<<< Saturday, January 25, 2003 11:03 PM

Home

Sunday, January 26, 2003 01:02 PM >>>


How to Write C++ Classes

Sunday,  01/26/03  10:14 AM

If you're programming in 2003, you're most likely coding in either C++ or Java.  These languages are quite similar syntactically, and provide a solid, well-defined way to package functionality in objects.  They also share a common defect, they make it difficult to hide interface details from implementation details.  I have the solution - read on!

The Problem

In a typical class, you have a header file <class>.h and a code file <class>.cpp.  The header contains the class definition.  The class's public properties and methods define the interface details of the class.  This is the information users of the class need.  The class's private properties and methods define the implementation details of the class.  This information is only used in the code file, it is not needed by any user of the class.  But, because both sets of properties and methods are in the same header file, all users of the class "see" the implementation details.  This is the defect.

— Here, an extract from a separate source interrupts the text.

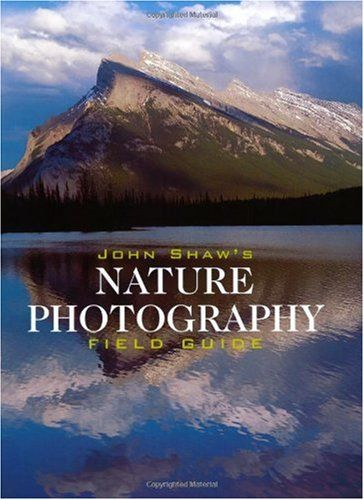 The 3 Best Books For Learning Outdoor Photography Dan Bailey S Adventure Photography Blog Nature Photography Outdoor Photography Landscape Photography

Before prescribing a solution, let me explain why this is a defect.  First, it is ugly, and by W=UH this means it is wrong.  Second, whenever the implementation data are changed, the header changes.  This causes all users of the class to require recompilation.  But changing the implementation should never affect any users of the class!  Third, changing the private properties and methods may change the size of the class's data.  This implementation-only change can affect users.  Consider the following example:

_____ myclass.h _____
class   myclass {
private:
        int     theInt;
public:
        myclass(void);
int     getInt(void);
void    putInt(int theInt);
        };

_____ mycaller.cpp _____
...
void    myfunc(void) {
myclass localInt;
int     stackInt;
...

This shows a simple class which encapsulates an integer, and a simple caller which instantiates it.  Let's say we change the class slightly, as follows:

_____ myclass.h _____
class   myclass {
private:
        int     theInt;
        int     counter;
public:
        myclass(void);
int     getInt(void);
void    putInt(int theInt);
        };

The new implementation datum is highlighted in green.  Even though this is only a change to the implementation, it will break the caller!  Because the size of the myclass object has changed, the location of stackInt will change.  Not only will every user be recompiled because the class header changed, but every user has to be recomplied, because the size of the object has changed.  All for an implementation-only change.  A defect indeed.

The Solution

Okay, now on to the solution.  The crux of the problem is that the implementation details (the private properties and methods) are defined in the class header.  So let's pull them out of the header, shall we?  Instead of defining private properties and methods in the class header, let's create a new internal class to "package" the implementation details.  This class will be defined in the code module for the class.  Only a pointer to the internal class will appear in the header.  Here's the class header with this organization:

_____ myclass.h _____
class   iclass;            // warn compiler iclass is a class

class   myclass {
private:
        iclass  *icp;      // internal data object pointer
public:
        myclass(void);
int     getInt(void);
void    putInt(int theInt);
        };

As you can see, there is only one private datum defined in the class header, a pointer to the internal class.  Here's the code module for the class:

_____ myclass.cpp _____
...
#include "myclass.h"       // external class definition

class   iclass  {          // internal implementation class
public:                      // everything in iclass is accessible
        int     myInt;
        };
...
myclass::myclass (void) {  // class constructor
        icp = new iclass;  // instantiate internal object
        ...
}
...
myclass::~myclass () {     // class destructor
        ...
        delete icp;        // destroy internal object
}
...
int myclass::getInt (void) {   // class method
        return (icp->theInt);  // access internal data though pointer
}
...

Note that the internal class is defined right in the code module, there is no need to define it in a separate header, because this is the only place it will be used.  If we want to add a new datum to the implementation, we just go ahead and do it in the code module:

_____ myclass.cpp _____
...
#include "myclass.h"       // external class definition
...
class   iclass  {          // internal implementation class
public:                      // everything in iclass is accessible
        int     myInt;
        int     counter;
        };

myclass::myclass (void) {  // class constructor
        icp = new iclass;  // instantiate internal object
        icp->counter = 0;  // can perform initialization here...
        ...
}
...
myclass::~myclass () {     // class destructor
        ...
        delete icp;        // destroy internal object
}
...
int myclass::getInt (void) {   // class method
        icp->counter++;        // internal-only data
        return (icp->theInt);  // access internal data though pointer
}
...

Again, the changes are highlighted in green.  Only the code module is affected; the class header did not change, and none of the users of the class have to be recompiled.  Isn't this pretty?  It must be right :)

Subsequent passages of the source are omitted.